5). Islam melarang kaum wanita melakukan tabarruj, sebagaimana
firman Allah :
"Dan perempuan-perempuan tua yang telah berhenti
(dari haidh dan mengandung) yang tidak ingin kawin lagi, tidaklah dosa atas
mereka menanggalkan pakaian mereka dengan tidak bermaksud menampakkan
perhiasannya (bertabarruj)." (TQS. An-Nur : 60)

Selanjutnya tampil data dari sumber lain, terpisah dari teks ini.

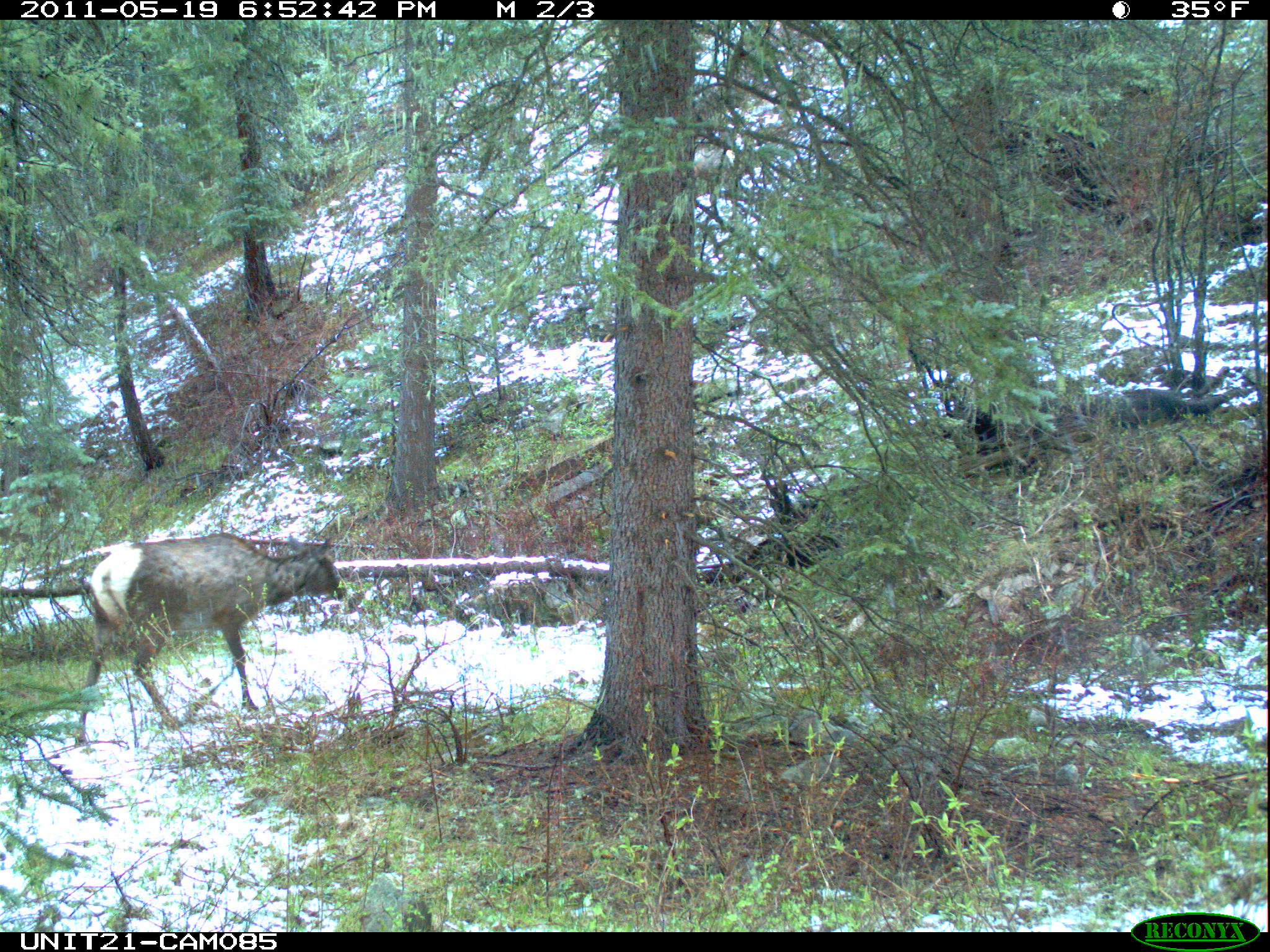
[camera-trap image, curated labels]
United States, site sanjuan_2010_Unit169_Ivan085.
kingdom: Animalia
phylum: Chordata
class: Mammalia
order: Artiodactyla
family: Cervidae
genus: Cervus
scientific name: Cervus elaphus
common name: red deer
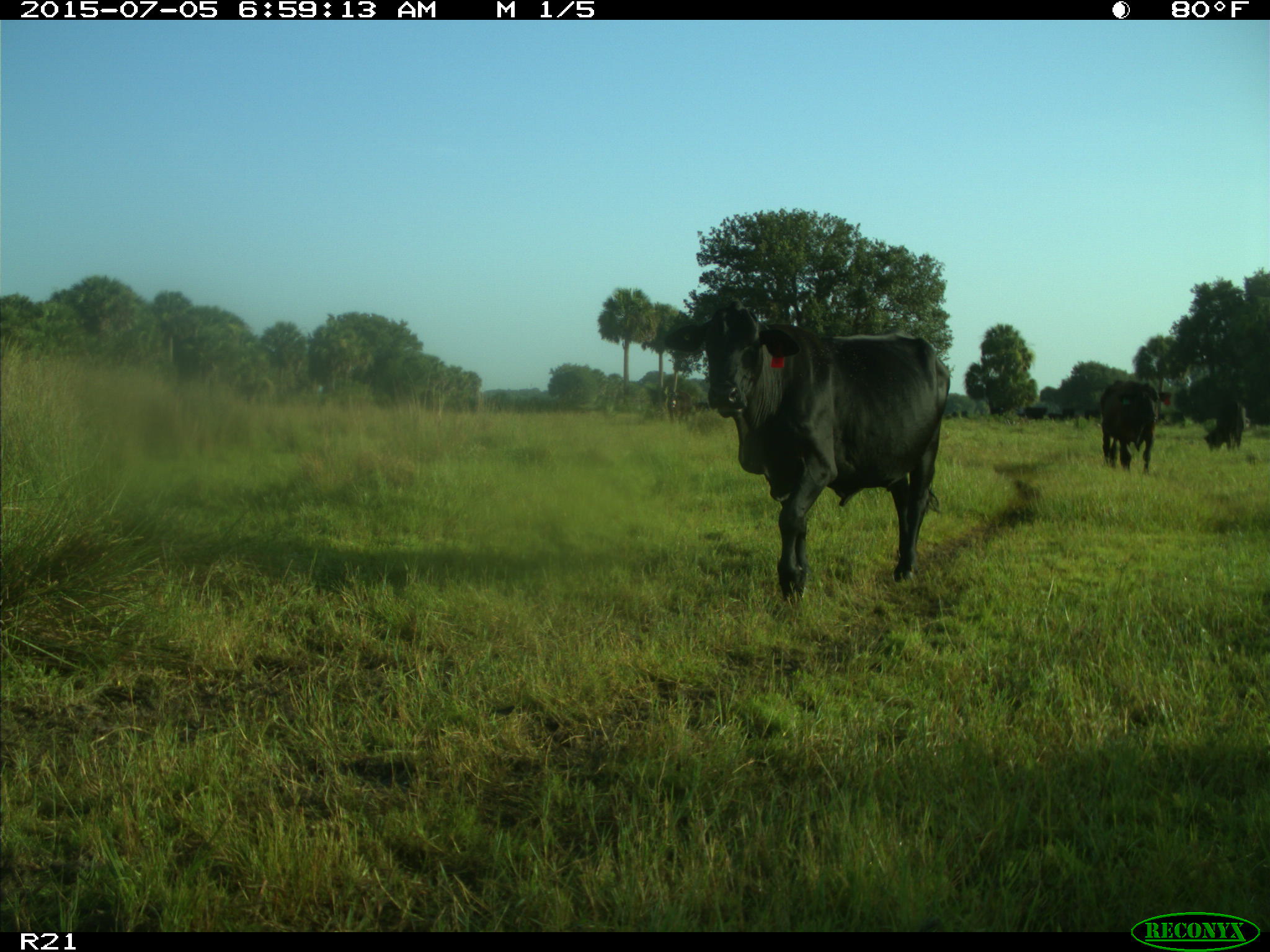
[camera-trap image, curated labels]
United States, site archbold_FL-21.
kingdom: Animalia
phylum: Chordata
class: Mammalia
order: Artiodactyla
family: Bovidae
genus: Bos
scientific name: Bos taurus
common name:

6). Islam memerintahkan kepada kaum wanita untuk
mengenakan pakaian sempurna, yang menutupi seluruh tubuhnya kecuali wajah dan
telapak tangannya; dan hendaknya mereka mengulurkan pakaiannya
sehingga mereka dapat menutupi tubuhnya. Allah SWT berfirman :
“Dan janganlah mereka menampakkan perhiasannya, kecuali
yang (biasa) nampak dari padanya. Dan hendaklah mereka menutupkan kain
kerudung (khimar) ke dadanya." (TQS An Nuur:
31)
"Hai Nabi katakanlah kepada isteri-isterimu,
anak-anak perempuanmu dan isteri-isteri orang mukmin: 'Hendaklah mereka
mengulurkan jilbabnya ke seluruh tubuh mereka." (TQS Al Ahzab:
59)
7). Islam melarang seorang wanita melakukan safar
(perjalanan) dari suatu tempat ke tempat lain selama perjalanan sehari semalam,
kecuali apabila disertai dengan mahramnya. Rasulullah SAW bersabda:
“Tidak dibolehkan seorang wanita yang beriman kepada
Allah SWT dan Hari Akhir melakukan perjalanan selama sehari semalam kecuali
bila disertai mahramnya."
8) Islam sangat menjaga agar dalam kehidupan khusus
hendaknya jamaah kaum wanita terpisah (infishal) dari jamaah kaum pria,
begitu juga di dalam masjid, di sekolah dan lain sebagainya. Islam telah
menetapkan seorang wanita hendaknya hidup di tengah tengah kaum wanita, sama
halnya dengan seorang pria hendaknya hidup di tengah tengah kaum pria.
Islam menjadikan shaf shalat kaum wanita di bagian belakang dari shaf shalat
kaum pria, dan menjadikan kehidupan wanita hanya bersama dengan para
wanita atau mahram-mahramnya. Wanita dapat melakukan aktivitas yang
bersifat umum seperti jual beli dan sebagainya, tetapi begitu selesai hendaknya
segera kembali hidup bersama kaum wanita atau mahram-mahramnya.
9). Islam sangat menjaga agar hubungan kerjasama
antara pria dan wanita hendaknya bersifat umum dalam urusan muamalah, bukan
hubungan yang bersifat khusus seperti saling mengunjungi antara wanita dengan
pria yang bukan mahramnya, atau jalan jalan bersama. Sebab, tujuan kerjasama
dalam hal ini agar wanita dapat segera mendapatkan apa yang menjadi hak-haknya
dan kemaslahatannya, di samping untuk melaksanakan apa yang menjadi
kewajiban-kewajibannya.
BAB III
PENUTUP
A.
Kesimpulan
Dari seluruh
uraian yang diuraikan sebelumnya dapat ditarik kesimpulan-kesimpulan
sebagai berikut :
Pertama, Setiap muslim
wajib terikat dengan hukum syara’ dalam setiap perbuatannya, termasuk dalam
hal menikah dini.
Kedua, Menikah dan
juga menikah dini adalah sunnah.
Ketiga, Menikah dini
sunnah bagi mahasiswa yang masih dapat mengendalikan diri.
Keempat, Menikah dini
wajib bagi mahasiswa yang tidak dapat lagi mengendalikan diri.
Kelima, Menikah dini
dalam dua keadaan tersebut mensyaratakan adanya kesiapan ilmu, harta (nafkah),
dan fisik, di samping mensyaratkan tetap adanya kemampuan melaksanakan kewajiban
kuliah (menuntut ilmu).
Keenam, Islam telah
menetapkan hukum-hukum preventif agar para pemuda dan pemudi terhindar dari
rangsangan dan godaan untuk berbuat maksiat.
B.
Saran
Menikah
dini merupakan jalan bagi orang untuk tetap menjaga kesucian dirinya dari hal
yang berbau perzinahan. Namun alangkah baiknya jika menikah itu dipikirkan
secara masak-masak, karena menikah bukan hal yang sepele.